Native protocol plugins

A protocol plugin adds a new load-test target (a database, a queue, a bespoke wire protocol). It must be a native plugin — WASM plugins can only be extractors/assertions. loadr-plugin-mongo is the reference implementation; see the MongoDB plugin for an end-to-end example.

The ABI

A protocol plugin implements the synchronous FfiProtocol trait and exports it via make_protocol:

#![allow(unused)]
fn main() {
use loadr_plugin_api::abi::{FfiProtocol, FfiProtocolBox, FfiProtocol_TO, PluginMod, LOADR_PLUGIN_ABI_VERSION};
use loadr_plugin_api::{FfiRequest, FfiResponse};
use abi_stable::std_types::{RString, ROption::{RNone, RSome}};

struct MyProto;

impl FfiProtocol for MyProto {
    fn name(&self) -> RString { RString::from("myproto") }
    fn execute(&self, request_json: RString) -> RString {
        // parse FfiRequest JSON, run the op, return FfiResponse JSON.
        // MUST NOT panic — report failures via the response `error` field.
    }
}

extern "C" fn make_protocol() -> FfiProtocolBox {
    FfiProtocol_TO::from_value(MyProto, abi_stable::erased_types::TD_Opaque)
}

extern "C" fn plugin_info() -> RString { /* PluginInfo JSON, incl. "schemes" */ }

loadr_plugin_api::export_loadr_plugin! {
    PluginMod {
        abi_version: LOADR_PLUGIN_ABI_VERSION,
        info: plugin_info,
        make_output: RNone,
        make_protocol: RSome(make_protocol),
        make_service: RNone,
    }
}
}

Key facts that shape the design:

• execute is synchronous, takes &self, and runs on one shared instance (Send + Sync) created once via make_protocol(). There is no per-VU context across the FFI boundary.
• A plugin that drives an async client (most do) must therefore own its async machinery: create its own Tokio runtime inside the cdylib and block_on, and keep an internal connection pool keyed by the connection target (e.g.

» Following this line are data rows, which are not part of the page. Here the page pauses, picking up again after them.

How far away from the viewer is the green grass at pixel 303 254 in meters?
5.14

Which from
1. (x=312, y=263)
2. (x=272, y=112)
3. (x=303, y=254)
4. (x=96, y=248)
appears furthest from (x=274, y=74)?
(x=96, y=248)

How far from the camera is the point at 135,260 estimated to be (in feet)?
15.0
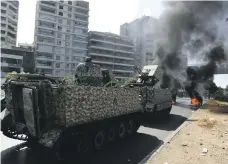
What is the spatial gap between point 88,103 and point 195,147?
3.99m

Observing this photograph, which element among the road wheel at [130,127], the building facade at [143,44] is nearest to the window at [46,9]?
the building facade at [143,44]

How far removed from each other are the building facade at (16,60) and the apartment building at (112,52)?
16.7 m

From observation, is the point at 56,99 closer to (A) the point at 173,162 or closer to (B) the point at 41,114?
(B) the point at 41,114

OnceCell<Mutex<HashMap<String, Client>>>), reused across every call and VU. Do not connect per request.
• Build the crate as crate-type = ["cdylib"], publish = false, a member of the workspace under plugins/.

Request / response JSON

The host serializes a loadr_plugin_api::FfiRequest to JSON and hands it to execute; the plugin returns a FfiResponse as JSON:

// FfiRequest (host -> plugin)
{
  "name": "find users",          // metric `name` tag
  "method": "POST",
  "url": "mongodb://h:27017/db",  // the connection target / URL
  "headers": [["k", "v"]],
  "body_b64": "",                 // base64 request body
  "timeout_ms": 30000,
  "options": { ... },             // the request's `plugin:` block, ${...}-interpolated
  "config": { ... }               // merged plugin config (manifest [config] + PluginRef.config)
}

// FfiResponse (plugin -> host)
{
  "status": 1,                    // your convention; non-failed by default
  "status_text": "OK",
  "headers": [],
  "body_b64": "",
  "duration_ms": 1.7,
  "error": null,                  // Some(msg) => request is marked failed
  "extras": { "docs": 3 }         // free-form; the host can read fields out (see below)
}

The host already interpolates ${...} in the request's plugin: block before the plugin sees it, so options arrives fully rendered.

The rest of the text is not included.